View attachment 1498582291694.jpg
 
but cloudy isn't the only thing that NEIPAs should have. I did the same recipe with F1 and 1318, and the mouth feel of the 1318 batch was in another league compared to F1.
 
but cloudy isn't the only thing that NEIPAs should have. I did the same recipe with F1 and 1318, and the mouth feel of the 1318 batch was in another league compared to F1.

I just tossed in the first dry hop on the first NEIPA I've used 1318 on. I had been using F1 for a few batches. Then I did one with WLP008 which was my best one yet. So now I'm finally trying to famous NEIPA strain 1318. Anxious to see how it turns out. Should be ready to keg when I get back from CO next week.
 
I just tossed in the first dry hop on the first NEIPA I've used 1318 on. I had been using F1 for a few batches. Then I did one with WLP008 which was my best one yet. So now I'm finally trying to famous NEIPA strain 1318. Anxious to see how it turns out. Should be ready to keg when I get back from CO next week.

1318 is my go to NE IPA yeast, it's just a bit of a pest to work with. I routinely get massive amounts of krausen (out of nowhere) during fermentation hoping. It is also one that the krausen hangs around longer than you'd expect. Worth it though
 
I didn't get any krausen issues, but mine was a monster. I reached FG in 4 days .i didn't have enough time to go through a ferm->keg dry hop schedule
 
I didn't get any krausen issues, but mine was a monster. I reached FG in 4 days .i didn't have enough time to go through a ferm->keg dry hop schedule

I have started pre-loading hops when I pitch too (15-20% of total dry hop), only have an n=1, but I loved how the beer turned out, so we keep doing it.
 
I have started pre-loading hops when I pitch too (15-20% of total dry hop), only have an n=1, but I loved how the beer turned out, so we keep doing it.

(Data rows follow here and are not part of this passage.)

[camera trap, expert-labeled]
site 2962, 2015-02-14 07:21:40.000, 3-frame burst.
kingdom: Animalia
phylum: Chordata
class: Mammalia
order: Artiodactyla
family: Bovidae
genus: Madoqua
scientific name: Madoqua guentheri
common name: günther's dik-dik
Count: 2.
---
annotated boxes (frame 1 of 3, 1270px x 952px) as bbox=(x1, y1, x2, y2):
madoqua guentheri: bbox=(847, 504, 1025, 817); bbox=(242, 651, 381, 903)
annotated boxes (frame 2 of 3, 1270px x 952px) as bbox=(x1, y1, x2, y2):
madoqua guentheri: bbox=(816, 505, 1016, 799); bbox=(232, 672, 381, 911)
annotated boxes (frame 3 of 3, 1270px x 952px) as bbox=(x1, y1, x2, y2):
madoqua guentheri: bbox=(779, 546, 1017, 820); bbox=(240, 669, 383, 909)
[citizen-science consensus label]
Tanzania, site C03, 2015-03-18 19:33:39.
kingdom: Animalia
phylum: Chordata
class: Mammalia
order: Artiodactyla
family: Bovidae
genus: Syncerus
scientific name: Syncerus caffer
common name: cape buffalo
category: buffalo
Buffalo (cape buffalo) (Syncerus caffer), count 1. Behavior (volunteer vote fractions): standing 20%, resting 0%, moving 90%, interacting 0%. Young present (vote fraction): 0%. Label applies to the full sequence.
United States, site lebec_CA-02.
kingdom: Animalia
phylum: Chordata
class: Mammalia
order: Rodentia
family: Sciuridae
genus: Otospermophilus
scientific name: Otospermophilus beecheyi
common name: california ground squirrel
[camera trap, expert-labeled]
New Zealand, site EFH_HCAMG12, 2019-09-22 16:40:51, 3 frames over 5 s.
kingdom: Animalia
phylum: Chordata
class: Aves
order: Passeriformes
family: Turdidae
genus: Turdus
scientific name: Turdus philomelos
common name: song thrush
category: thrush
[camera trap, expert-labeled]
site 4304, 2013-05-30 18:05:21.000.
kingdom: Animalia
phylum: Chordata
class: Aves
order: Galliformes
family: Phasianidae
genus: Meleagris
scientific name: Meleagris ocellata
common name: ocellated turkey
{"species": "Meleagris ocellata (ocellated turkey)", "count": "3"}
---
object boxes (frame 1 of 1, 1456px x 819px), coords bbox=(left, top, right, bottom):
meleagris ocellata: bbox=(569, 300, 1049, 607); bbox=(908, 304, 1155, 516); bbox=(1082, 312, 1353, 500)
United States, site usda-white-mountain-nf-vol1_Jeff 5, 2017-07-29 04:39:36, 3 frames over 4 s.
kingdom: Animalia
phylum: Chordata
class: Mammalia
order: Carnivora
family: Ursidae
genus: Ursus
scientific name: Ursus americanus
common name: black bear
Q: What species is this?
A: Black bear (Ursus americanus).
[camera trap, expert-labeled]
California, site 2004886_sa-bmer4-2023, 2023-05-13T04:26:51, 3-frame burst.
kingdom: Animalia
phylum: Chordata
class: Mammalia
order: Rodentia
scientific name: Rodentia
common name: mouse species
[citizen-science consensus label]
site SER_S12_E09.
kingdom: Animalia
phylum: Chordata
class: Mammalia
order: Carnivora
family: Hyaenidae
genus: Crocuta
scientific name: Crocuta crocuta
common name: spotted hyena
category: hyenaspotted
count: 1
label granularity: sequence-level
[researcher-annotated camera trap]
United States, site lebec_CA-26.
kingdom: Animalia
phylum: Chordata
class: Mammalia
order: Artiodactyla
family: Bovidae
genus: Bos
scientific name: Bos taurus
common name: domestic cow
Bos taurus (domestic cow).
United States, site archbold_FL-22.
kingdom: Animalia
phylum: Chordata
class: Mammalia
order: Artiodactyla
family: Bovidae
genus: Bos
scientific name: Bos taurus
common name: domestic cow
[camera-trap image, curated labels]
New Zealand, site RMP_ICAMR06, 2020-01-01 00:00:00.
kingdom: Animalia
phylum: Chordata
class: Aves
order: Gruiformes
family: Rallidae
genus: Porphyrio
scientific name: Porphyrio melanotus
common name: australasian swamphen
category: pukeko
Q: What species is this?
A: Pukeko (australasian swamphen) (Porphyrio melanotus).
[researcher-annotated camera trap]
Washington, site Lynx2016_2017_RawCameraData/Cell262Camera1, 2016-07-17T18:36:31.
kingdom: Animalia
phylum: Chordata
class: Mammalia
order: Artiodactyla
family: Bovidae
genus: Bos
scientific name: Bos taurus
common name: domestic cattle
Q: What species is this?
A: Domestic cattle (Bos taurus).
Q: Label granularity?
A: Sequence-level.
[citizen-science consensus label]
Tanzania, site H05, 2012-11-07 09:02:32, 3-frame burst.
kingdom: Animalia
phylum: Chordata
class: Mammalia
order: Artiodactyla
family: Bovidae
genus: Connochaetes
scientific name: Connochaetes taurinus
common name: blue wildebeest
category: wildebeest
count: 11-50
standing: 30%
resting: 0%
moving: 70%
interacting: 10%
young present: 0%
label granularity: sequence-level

Scott Jannish has a number of fine posts about it. I do a lukewarm hop steep, so I figure that I'm covered. It's amazing though. I once pre ferm dry hopped 4 oz of Columbus in 5 gallons, and after 5 days, I could only taste flowers and lemons. Very interesting
 
Scott Jannish has a number of fine posts about it. I do a lukewarm hop steep, so I figure that I'm covered. It's amazing though. I once pre ferm dry hopped 4 oz of Columbus in 5 gallons, and after 5 days, I could only taste flowers and lemons. Very interesting

How long was the steep? And you mean 5 days of fermentation, yes?
What yeast?
 
but cloudy isn't the only thing that NEIPAs should have. I did the same recipe with F1 and 1318, and the mouth feel of the 1318 batch was in another league compared to F1.
Nope, appearance possibly the least important really. I get better than normal mouth feel from F1 but haven't done a side by side with the yeasts you've reference. Also, I've only fermented batches with grain bills meant to enhance mouth feel, I do wonder what the actual glycerol production of this hybrid is vs. other yeast appropriate for this style.
 
How long was the steep? And you mean 5 days of fermentation, yes?
What yeast?

these were two separate batches. I usually throw the hops in at 150ish after chilling and then continue chilling until pitching temps. maybe 20 min?

the pre-ferm dry hop tasting was after 5 days, yes. I'm not saying it's pointless, but that beer certainly wouldn't have tasted like a Columbus hopped IPA. This was with F1.